10.向けられる視線

「関係無いのか……?」

「どうしたのセーマくん?」

「いや、なんでもない」


 メルズ森林区域での実習が終わって数日後、一年生のクラス分けが発表された。

 評価基準は課題の成果と帰還時間、そして班員の消耗度。

 課題の"魔物と戦った証を持ってこい"というものだが……成果ばかり求めて危険な森にタイムリミット直前まで滞在して班員を危険に晒すなど論外だ。これは絶対にクリアしなければいけない国命などではない。

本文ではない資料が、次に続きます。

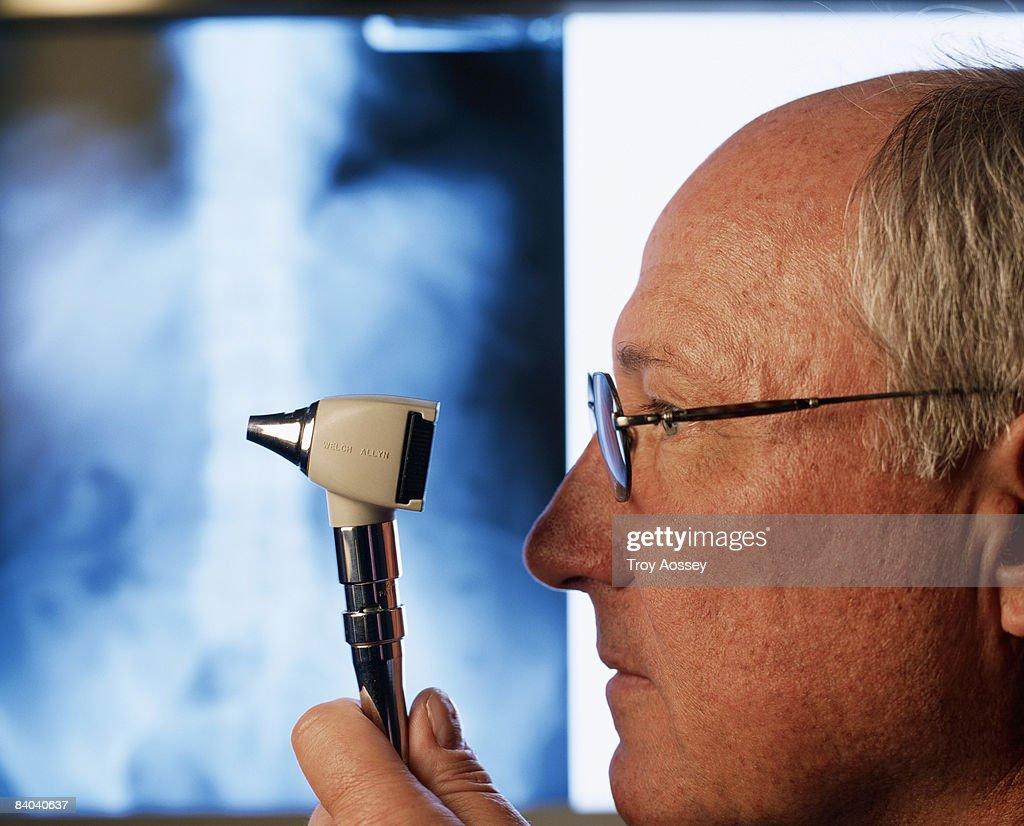 Doctor looking at X-ray holding medical tool : Bildbanksbilder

 今回の実習で見られるのは魔術や戦闘の才だけでなく総合的な判断力だ。


 セーマとリュミエは最終的に二人で六匹分の証を持ち返し、帰った時間も日が沈む比較的安全な時間帯、そしてまだ魔力と体力に余裕がある内に帰ってきた事で無事に上位クラスに割り当てられた。

 ……だというのに、セーマの表情はどこか浮かない。


(メルズ森林区域の実習での今年の死傷者は無し……行方不明者も無し……。出たのは怪我人だけってのは喜ばしい事だが俺としては難しくなっちゃったな……)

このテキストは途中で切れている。